First, a caveat: an article of this format is nowhere near enough to be considered comprehensive, especially concerning a convoluted subject like the yield curve. That said, I’d like to filter out much of the extraneous details and get to the heart of the matter.

And that involves the reason why investors choose assets like government bonds. Typically, these assets are safe havens. When circumstances are volatile – like they are now – government bonds provide stability. They also offer passive income in the form of a yield.

Now the yield curve represents the relationship between time (maturity of the bond) and the yield (payout). A normal curve extends upward and to the right: the more time to maturity, the greater the yield or payout. That makes sense because of the normal risk-reward relationship: the longer you hold an investment, the more risk you assume. To compensate, these longer-maturing bonds offer greater yields.

So what happens when the yield curve inverts? Graphically, the curve extends downward and to the right. That is, bonds with shorter maturity offer greater payouts.

 

Inverted Yield Curve a Nonsensical Reality

If you think the above circumstance doesn’t make sense, you’re absolutely right. Essentially, an inverted yield curve means that investors can receive higher yields for less risk. This dynamic incentivizes shorter-maturity bonds over longer ones, such as 10-year Treasuries.

More critically, this situation represents no confidence in the American financial system. Investors don’t want to tie up their money for 10 years.
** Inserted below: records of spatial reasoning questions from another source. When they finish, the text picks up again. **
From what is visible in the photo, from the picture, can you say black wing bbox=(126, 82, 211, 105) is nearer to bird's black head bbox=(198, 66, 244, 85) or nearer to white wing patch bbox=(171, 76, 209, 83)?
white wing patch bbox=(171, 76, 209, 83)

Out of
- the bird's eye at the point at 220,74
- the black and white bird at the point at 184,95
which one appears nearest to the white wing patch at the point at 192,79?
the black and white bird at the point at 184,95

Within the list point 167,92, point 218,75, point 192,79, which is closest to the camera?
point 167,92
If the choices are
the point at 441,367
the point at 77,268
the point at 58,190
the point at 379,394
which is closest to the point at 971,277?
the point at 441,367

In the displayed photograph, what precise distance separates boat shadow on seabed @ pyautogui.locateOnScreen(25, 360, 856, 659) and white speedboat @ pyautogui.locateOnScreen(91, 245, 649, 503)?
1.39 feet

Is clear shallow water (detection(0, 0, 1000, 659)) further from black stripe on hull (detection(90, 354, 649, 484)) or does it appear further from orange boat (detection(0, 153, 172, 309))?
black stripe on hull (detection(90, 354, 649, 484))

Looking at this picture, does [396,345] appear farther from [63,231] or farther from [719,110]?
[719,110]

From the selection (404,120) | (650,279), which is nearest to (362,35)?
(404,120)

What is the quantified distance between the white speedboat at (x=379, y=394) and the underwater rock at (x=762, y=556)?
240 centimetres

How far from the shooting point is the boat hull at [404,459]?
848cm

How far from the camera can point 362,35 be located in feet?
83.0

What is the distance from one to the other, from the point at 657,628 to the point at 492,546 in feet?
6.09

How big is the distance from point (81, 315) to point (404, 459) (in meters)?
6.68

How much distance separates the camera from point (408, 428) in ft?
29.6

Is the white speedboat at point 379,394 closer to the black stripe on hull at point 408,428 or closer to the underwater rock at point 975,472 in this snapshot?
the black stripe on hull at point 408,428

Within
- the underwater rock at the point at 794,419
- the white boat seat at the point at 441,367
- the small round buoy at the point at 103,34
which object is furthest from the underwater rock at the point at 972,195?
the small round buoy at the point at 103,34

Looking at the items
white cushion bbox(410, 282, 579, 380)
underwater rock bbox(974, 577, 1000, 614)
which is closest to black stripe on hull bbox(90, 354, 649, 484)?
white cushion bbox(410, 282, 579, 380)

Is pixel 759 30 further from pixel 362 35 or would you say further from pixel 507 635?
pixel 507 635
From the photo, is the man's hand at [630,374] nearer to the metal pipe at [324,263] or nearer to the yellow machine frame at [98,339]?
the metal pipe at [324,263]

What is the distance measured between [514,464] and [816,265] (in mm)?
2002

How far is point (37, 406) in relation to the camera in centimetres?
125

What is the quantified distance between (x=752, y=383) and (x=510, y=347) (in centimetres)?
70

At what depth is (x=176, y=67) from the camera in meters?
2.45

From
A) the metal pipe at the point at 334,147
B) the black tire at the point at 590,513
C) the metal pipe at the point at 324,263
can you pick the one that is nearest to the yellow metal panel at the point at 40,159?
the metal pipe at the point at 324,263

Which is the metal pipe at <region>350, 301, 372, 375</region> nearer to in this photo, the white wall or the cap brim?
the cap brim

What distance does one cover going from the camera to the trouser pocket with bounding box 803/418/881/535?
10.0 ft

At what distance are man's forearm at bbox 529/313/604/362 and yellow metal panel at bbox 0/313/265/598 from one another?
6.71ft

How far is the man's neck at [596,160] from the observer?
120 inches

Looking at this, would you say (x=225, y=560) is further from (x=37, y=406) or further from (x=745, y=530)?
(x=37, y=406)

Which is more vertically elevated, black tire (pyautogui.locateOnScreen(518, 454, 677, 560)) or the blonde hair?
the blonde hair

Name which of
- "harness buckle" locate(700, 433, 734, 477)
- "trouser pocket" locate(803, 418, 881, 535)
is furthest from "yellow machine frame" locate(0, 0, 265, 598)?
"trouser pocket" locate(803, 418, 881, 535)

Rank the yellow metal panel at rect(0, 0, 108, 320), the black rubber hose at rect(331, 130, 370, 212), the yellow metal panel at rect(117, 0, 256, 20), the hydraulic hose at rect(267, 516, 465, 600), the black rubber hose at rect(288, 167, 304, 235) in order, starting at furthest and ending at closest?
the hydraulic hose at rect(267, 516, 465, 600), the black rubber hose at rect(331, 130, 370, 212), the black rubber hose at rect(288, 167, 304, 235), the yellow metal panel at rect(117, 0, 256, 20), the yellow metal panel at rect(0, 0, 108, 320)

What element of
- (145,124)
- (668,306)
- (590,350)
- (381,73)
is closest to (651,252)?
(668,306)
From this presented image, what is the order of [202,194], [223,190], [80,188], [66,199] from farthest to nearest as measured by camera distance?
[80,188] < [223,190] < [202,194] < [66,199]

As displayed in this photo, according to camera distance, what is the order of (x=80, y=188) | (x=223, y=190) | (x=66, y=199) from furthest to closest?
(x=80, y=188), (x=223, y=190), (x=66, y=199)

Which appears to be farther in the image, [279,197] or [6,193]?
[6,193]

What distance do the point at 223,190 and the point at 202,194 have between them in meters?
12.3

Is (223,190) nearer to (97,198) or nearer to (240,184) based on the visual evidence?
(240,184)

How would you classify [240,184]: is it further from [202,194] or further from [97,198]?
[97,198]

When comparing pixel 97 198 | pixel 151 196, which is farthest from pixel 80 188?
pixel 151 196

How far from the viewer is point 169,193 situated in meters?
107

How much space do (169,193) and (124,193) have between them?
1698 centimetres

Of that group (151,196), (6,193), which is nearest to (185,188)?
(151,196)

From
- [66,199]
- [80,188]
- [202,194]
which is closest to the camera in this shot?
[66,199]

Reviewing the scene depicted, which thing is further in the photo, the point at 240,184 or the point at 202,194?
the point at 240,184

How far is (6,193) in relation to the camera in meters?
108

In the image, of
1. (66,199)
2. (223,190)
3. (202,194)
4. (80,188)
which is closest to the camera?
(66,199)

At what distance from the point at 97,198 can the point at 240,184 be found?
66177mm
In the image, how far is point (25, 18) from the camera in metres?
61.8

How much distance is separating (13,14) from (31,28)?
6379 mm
Therefore, they’re dumping those bonds at whatever price the market will currently support. This selling pressure drives the 10-year yields below the payouts of shorter-term bonds.

Thus, it’s not that we’re living in an economic Twilight Zone. Instead, investors simply lack confidence in the government’s ability to sustain a minimum economic standard. Simply, the resultant selling pressure creates this unusual inversion of normal expectations.

But what’s important here is how the Federal Reserve will respond. Given the panic in the equity markets, the Fed will almost surely drive the shorter-term yields lower. These shorter-term yields are close to the Fed’s fund rate. The central bank will do this to flatten the yield curve, hopefully driving it to normalcy.

Will they accomplish this gargantuan task? Probably not. Unlike other financial problems, this one appears to stem from genuine investor fears. Under such a panicked environment, it’s unlikely that any banking tricks will bring calm.